**Quoted text**

On Appeal from the United States District Court for the District of New Jersey, Newark (D.C. Civil Action No. 03-cv-01204). District Judge: Honorable Katharine S. Hayden.
The opinion of the court was delivered by: Alarcon, Circuit Judge
Before: AMBRO, STAPLETON, and ALARCON*fn1, Circuit Judges.
We must decide in this matter whether, under the Employee Retirement Income Security Act of 1974 ("ERISA"), the District Court erred in ruling that former employees, who were participants in a defined contribution plan, may not prosecute a derivative action on behalf of an employees' savings plan to recover losses sustained by the savings plan because of alleged breaches of fiduciary duty. We conclude that the Plaintiffs may seek money damages on behalf of the fund, notwithstanding the fact the alleged fiduciary violations affected only a subset of the saving plan's participants.
Accordingly, we will reverse and remand for further proceedings.
The complaint alleges the following facts. Jingdong Zhu and Adrian Fields (the Plaintiffs) are former employees of Schering-Plough Corporation ("Schering"). During their employment with Schering, the Plaintiffs elected to participate in the Schering-Plough Employees' Savings Plan ("the Savings Plan" or "the Plan"). Under the Savings Plan, a Schering employee agreed to reduce his or her take-home compensation in order to invest that amount in one or more investment funds on a pre-tax basis*fn2. The Savings Plan authorized a participant to select from different investment funds. One of the investment funds was the Schering Plan Company Stock Fund ("the Company Stock Fund"), which consisted of company stock. Under the Savings Plan, a participant was not permitted to invest more than 50% of his or her future contributions in Schering stock. Some of the Plaintiffs' deferred compensation included an investment in the Company Stock Fund.

**Material**
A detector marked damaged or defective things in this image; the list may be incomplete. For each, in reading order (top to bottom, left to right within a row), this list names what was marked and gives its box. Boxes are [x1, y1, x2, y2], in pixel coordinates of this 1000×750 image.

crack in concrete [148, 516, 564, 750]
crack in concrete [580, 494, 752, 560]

==

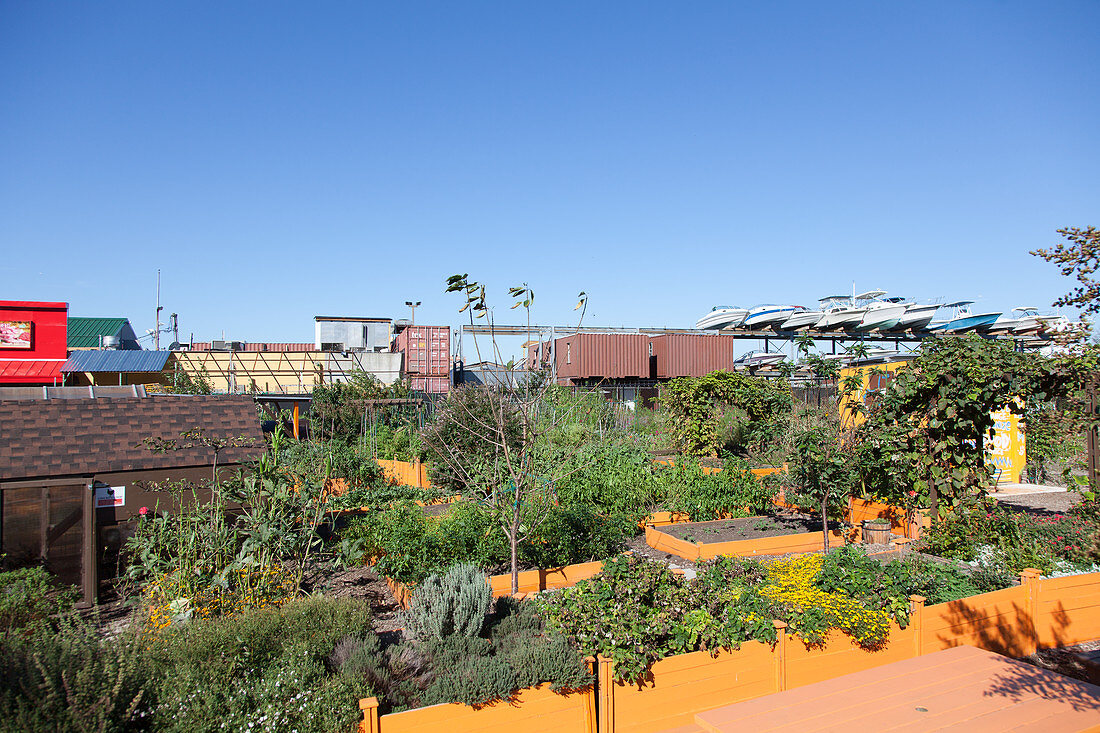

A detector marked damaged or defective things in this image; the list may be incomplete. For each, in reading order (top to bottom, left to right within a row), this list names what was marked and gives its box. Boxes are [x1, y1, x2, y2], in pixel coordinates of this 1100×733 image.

---

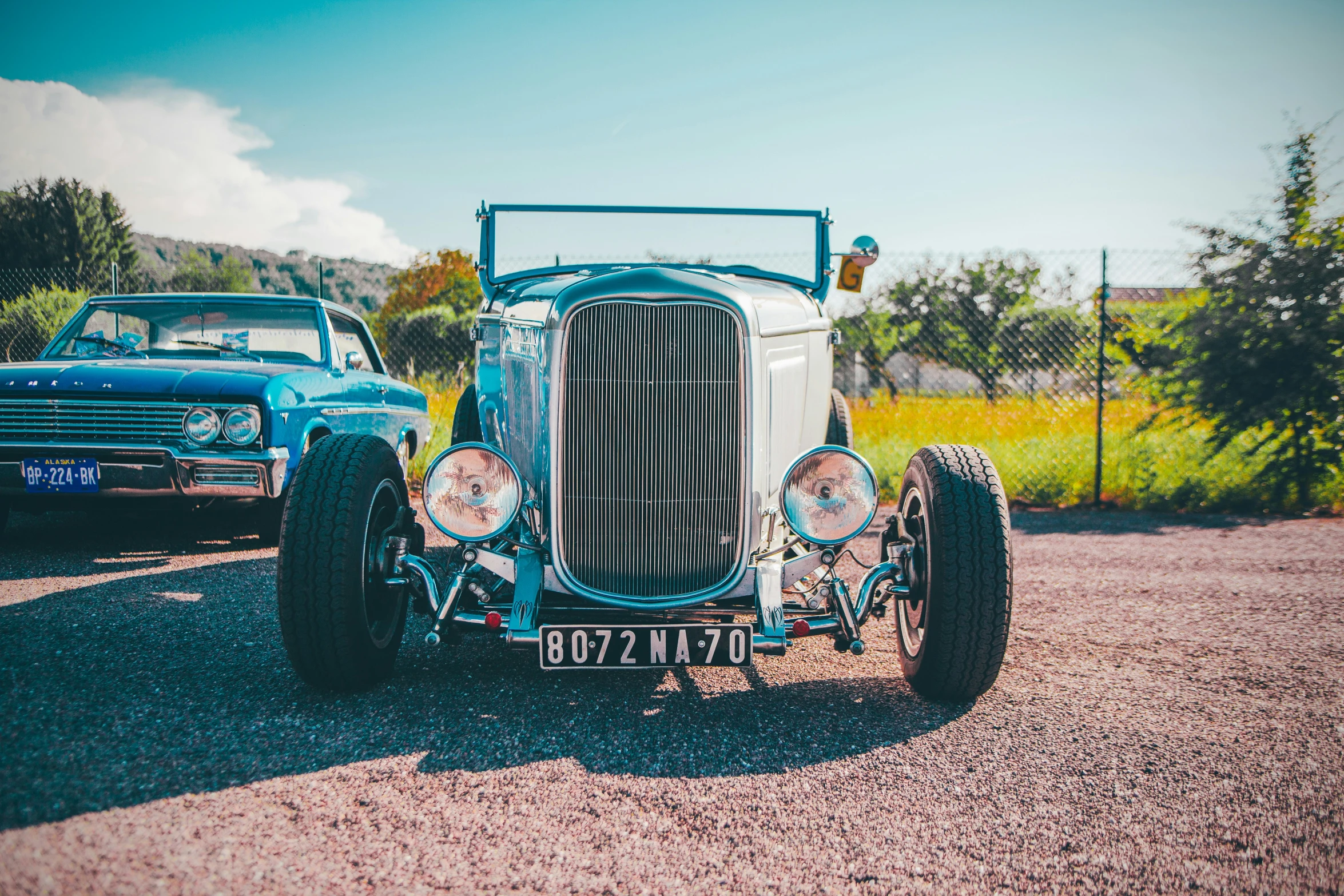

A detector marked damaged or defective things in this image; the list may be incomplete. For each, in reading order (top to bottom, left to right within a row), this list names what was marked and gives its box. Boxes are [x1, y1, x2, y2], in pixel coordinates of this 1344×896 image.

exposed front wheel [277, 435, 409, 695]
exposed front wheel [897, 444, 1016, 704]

**Work to do**
A. Under the savings plan described in the court opinion, what is the most a participant could invest in Schering stock?
B. Arrange the rows that begin with the line containing "this 1000×750 image." and end with the line containing "crack in concrete [580, 494, 752, 560]" as a two-column CSV with the columns request and reply. Include one line per request, put each value in a single quoted field, and replace line breaks with spaces.

**Per-task outputs**
A. No more than 50% of his or her future contributions.

B.
request,reply
"A detector marked damaged or defective things in this image; the list may be incomplete. For each, in reading order (top to bottom, left to right within a row), this list names what was marked and gives its box. Boxes are [x1, y1, x2, y2], in pixel coordinates of this 1000×750 image.","crack in concrete [148, 516, 564, 750] crack in concrete [580, 494, 752, 560]"